God never intended for you to live and operate out of fear. That’s why Jesus could say His sheep hear His voice and follow Him. Israel didn’t know that voice. God spoke to them words of victory and promised them a land of abundance, but they didn’t follow. They cratered to their fears. And they died.

God never intended it to be that way.

I wonder how the Old Testament story would be different had Israel rallied around Joshua and Caleb that day long ago…how it would be different had they remembered God had not only promised them the land, but had also promised to GIVE it to them. There would be no 40 wasted years of wandering, no unnecessary deaths, no bitterness from Moses, and perhaps no Canaanites to deal with in later years. Their whole story would be different. Of course we’ll never know. There’s no changing what they did.

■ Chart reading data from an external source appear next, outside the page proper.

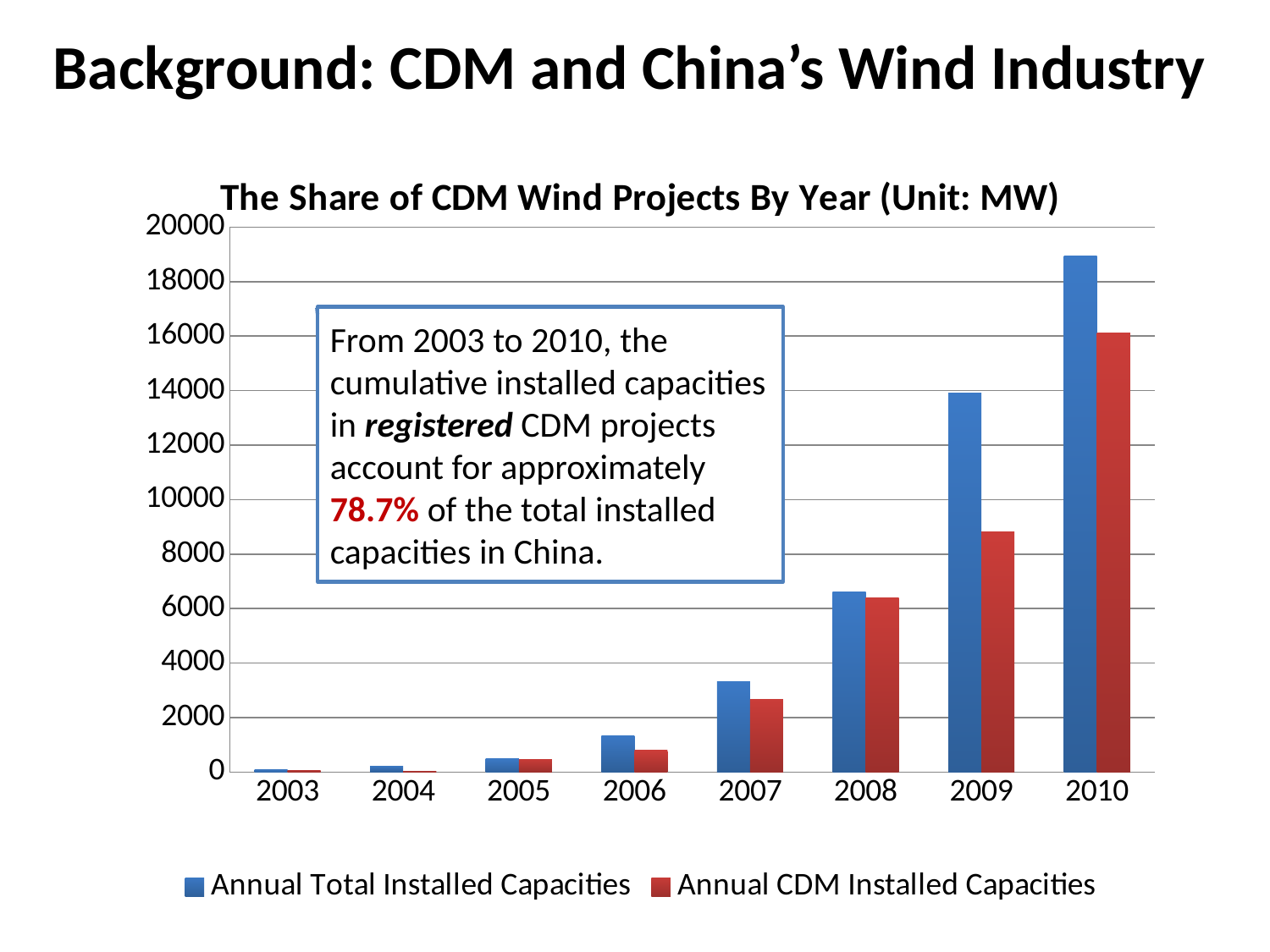
Which is larger in 2009: Annual Total Installed Capacities or Annual CDM Installed Capacities? Annual Total Installed Capacities Do the Annual Total Installed Capacities values rise or fall from 2003 to 2010? Rise How many series does the chart legend list? 2 Which year has the highest Annual CDM Installed Capacities? 2010 What kind of chart is shown on the slide? Bar chart Is the Annual Total Installed Capacities value for 2010 greater or less than 18000? greater Is the Annual CDM Installed Capacities value for 2009 greater or less than 10000? less Is the Annual Total Installed Capacities value for 2007 greater or less than 4000? less How many years are shown on the x axis of the chart? 8 Which year has the lowest Annual Total Installed Capacities? 2003 Which year has the highest Annual Total Installed Capacities? 2010 What is the title of the chart? The Share of CDM Wind Projects By Year (Unit: MW)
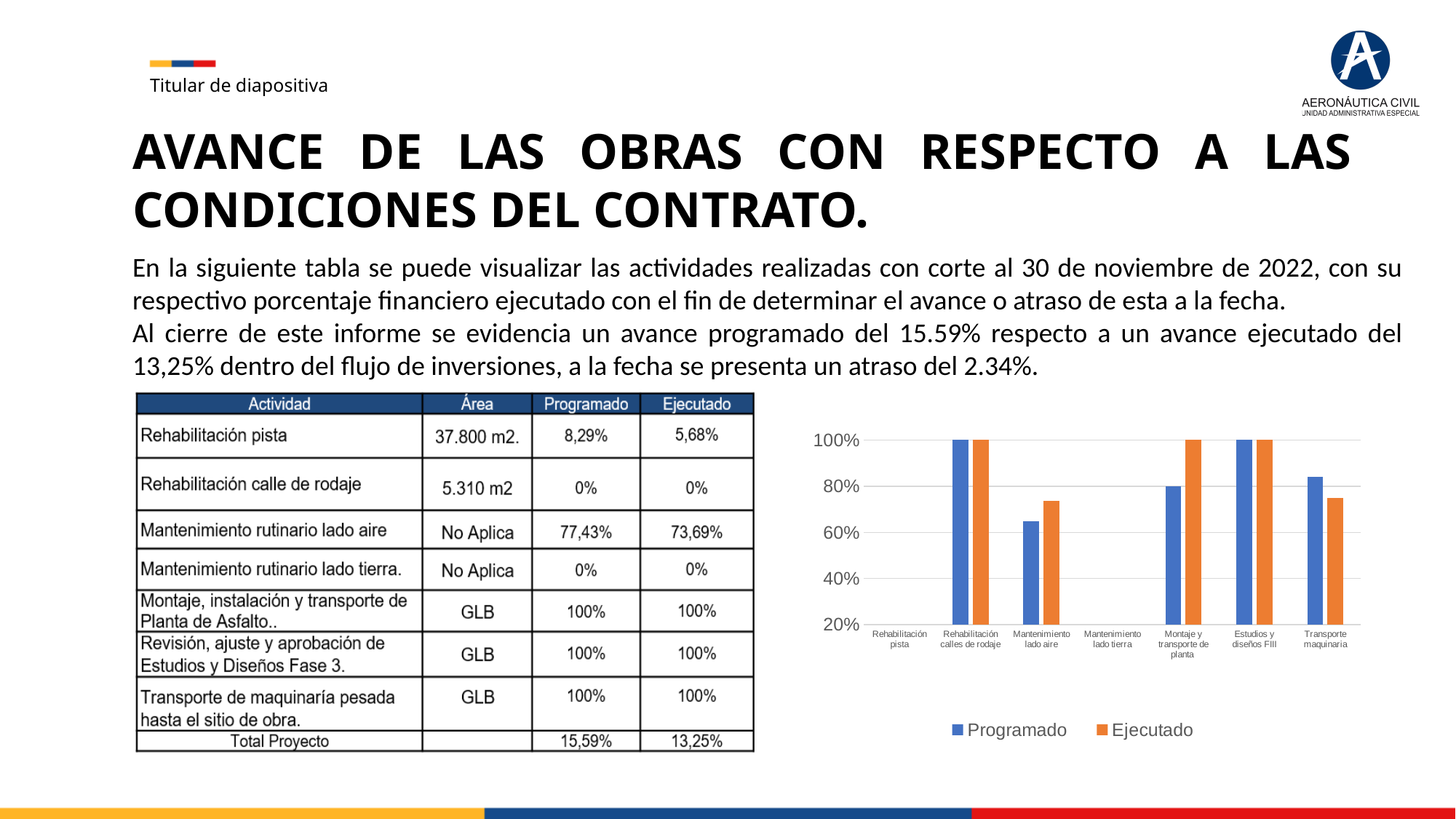
For Mantenimiento lado aire, which is larger: Programado or Ejecutado? Ejecutado What is the Programado value for Rehabilitación calles de rodaje in the chart? 100% Is the Ejecutado value for Mantenimiento lado aire greater or less than 60%? greater Is the Programado value for Mantenimiento lado aire greater or less than 80%? less What is the Ejecutado value for Estudios y diseños FIII in the chart? 100% How many series does the chart legend list? 2 What colour represents the Ejecutado series in the chart? orange For Montaje y transporte de planta, which is larger: Programado or Ejecutado? Ejecutado For Transporte maquinaria, which is larger: Programado or Ejecutado? Programado How many categories are shown along the x axis of the chart? 7 Is the Ejecutado value for Transporte maquinaria greater or less than 80%? less What kind of chart is shown on the right of the slide? bar chart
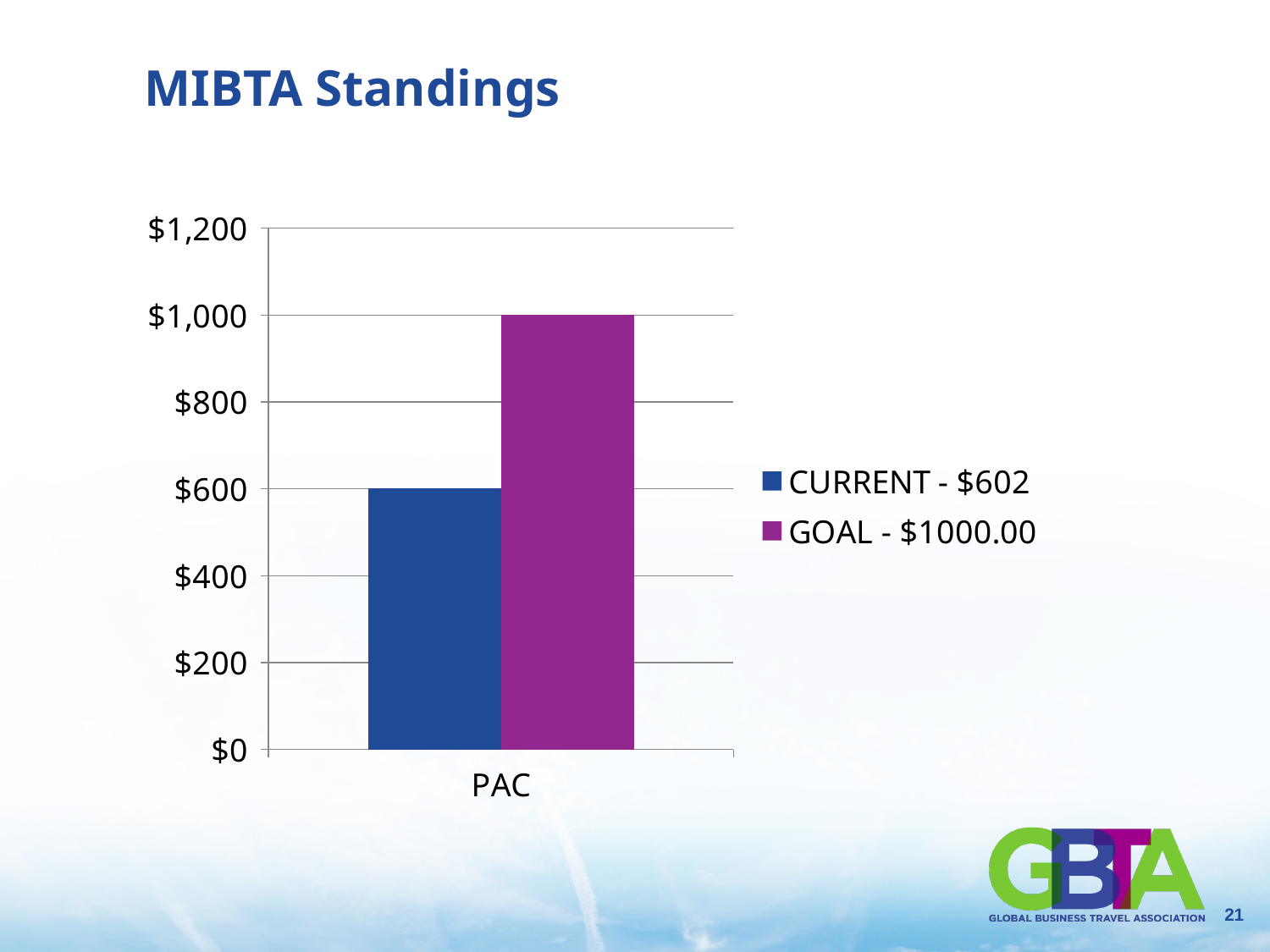
What is the difference between the GOAL value and the CURRENT value for PAC? $398 What is the title of the slide containing the chart? MIBTA Standings Which series has the higher value for PAC, CURRENT or GOAL? GOAL How many categories are shown on the x axis? 1 What kind of chart is shown on the slide? bar chart How many series does the legend list? 2 What colour is the bar for the GOAL series? purple Which series has the lower value for PAC? CURRENT Is the GOAL value for PAC greater or less than $800? greater Is the CURRENT value for PAC greater or less than $800? less What is the value of the GOAL series for PAC? $1000.00 What is the value of the CURRENT series for PAC? $602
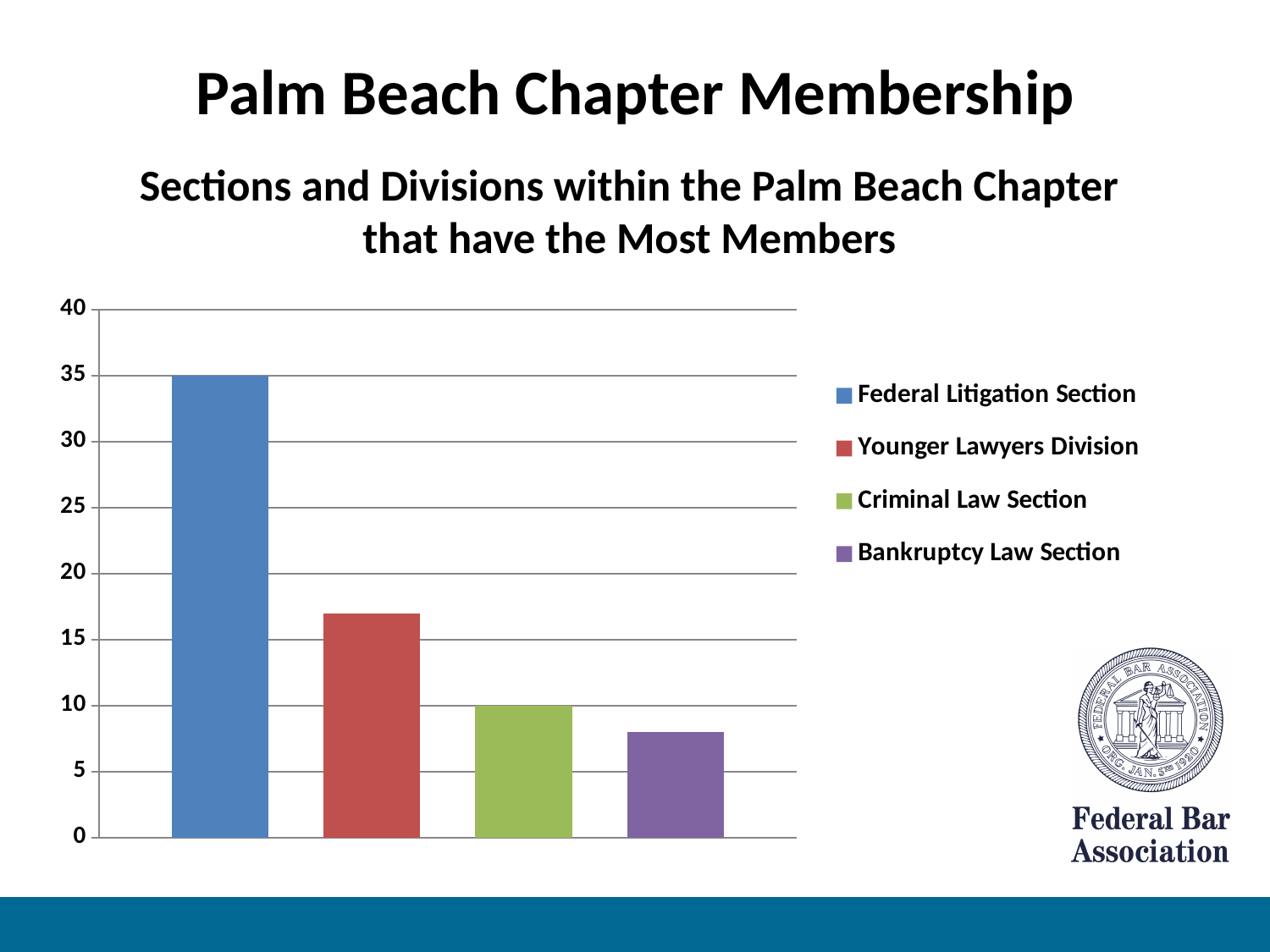
Which section or division has the fewest members according to the chart? Bankruptcy Law Section Is the value for the Younger Lawyers Division greater or less than 15? greater What type of chart is shown on the slide? bar chart Which section or division has the most members according to the chart? Federal Litigation Section How many bars are plotted in the chart? 4 What is the membership value shown for the Federal Litigation Section? 35 Which has more members, the Younger Lawyers Division or the Criminal Law Section? Younger Lawyers Division How many entries does the chart's legend list? 4 Is the value for the Bankruptcy Law Section greater or less than 10? less What colour is the bar for the Bankruptcy Law Section? purple Do the bar values rise or fall from left to right across the chart? fall What is the membership value shown for the Criminal Law Section? 10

How would the New Testament story be different had Paul given in to his fears? What if Peter and John decided they were afraid of the persecution? Would we even know about Jesus today?

What about you? Your marriage? Your job? What about that relationship you’re in? What about our church? How might our futures be different if fear WASN’T a factor? If we simply trusted the Shepherd? That’s a future we don’t have to wonder about, because it’s still ours to write. Today the Shepherd is speaking to you to hear His voice, and this is what it’s telling you – His perfect love can drive out all your fears. Will you hear that voice and follow Him today?